Stored data below:
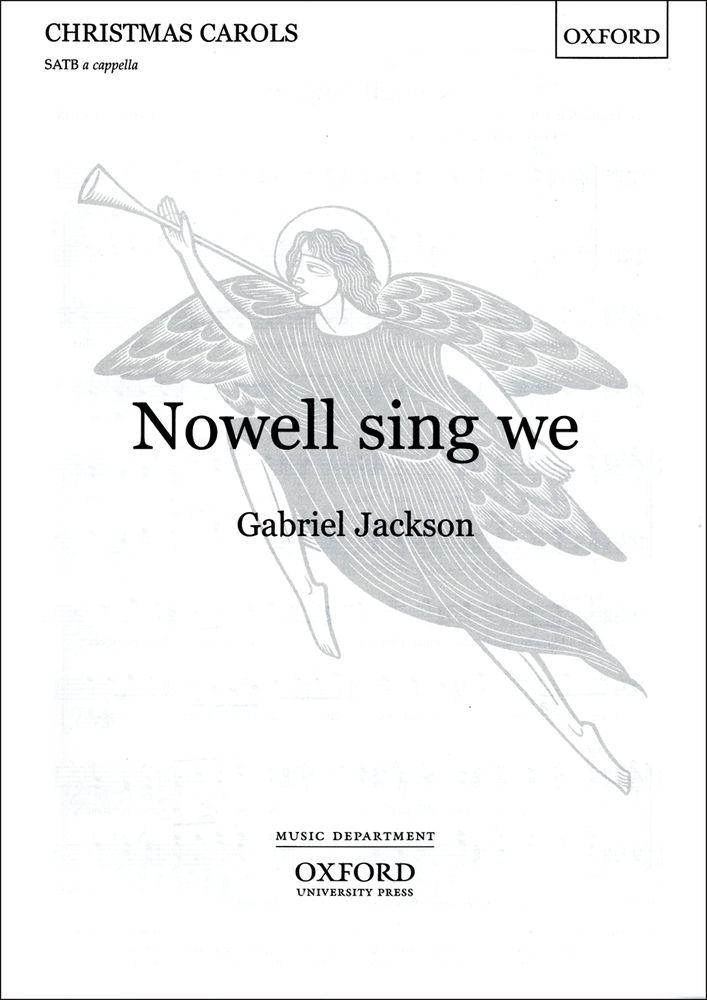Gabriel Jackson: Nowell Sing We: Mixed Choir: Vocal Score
End of Stored data.
Stored data below:
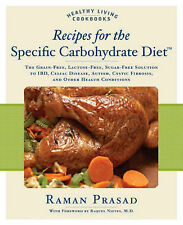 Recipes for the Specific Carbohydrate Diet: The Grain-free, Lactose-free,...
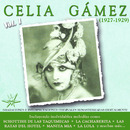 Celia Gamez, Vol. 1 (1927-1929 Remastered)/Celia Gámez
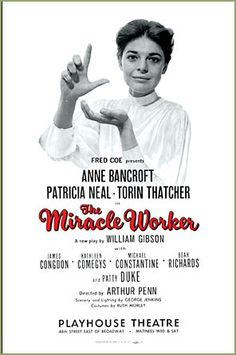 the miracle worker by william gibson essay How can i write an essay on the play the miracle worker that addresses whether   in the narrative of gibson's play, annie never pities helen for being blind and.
End of Stored data.
Using the records above, return word for word the lines that begin at the one containing "Celia Gamez, Vol." and end at the one containing "the miracle worker by", both of them included and no pictures.

__Output for this task__:
 Celia Gamez, Vol. 1 (1927-1929 Remastered)/Celia Gámez
 the miracle worker by william gibson essay How can i write an essay on the play the miracle worker that addresses whether   in the narrative of gibson's play, annie never pities helen for being blind and.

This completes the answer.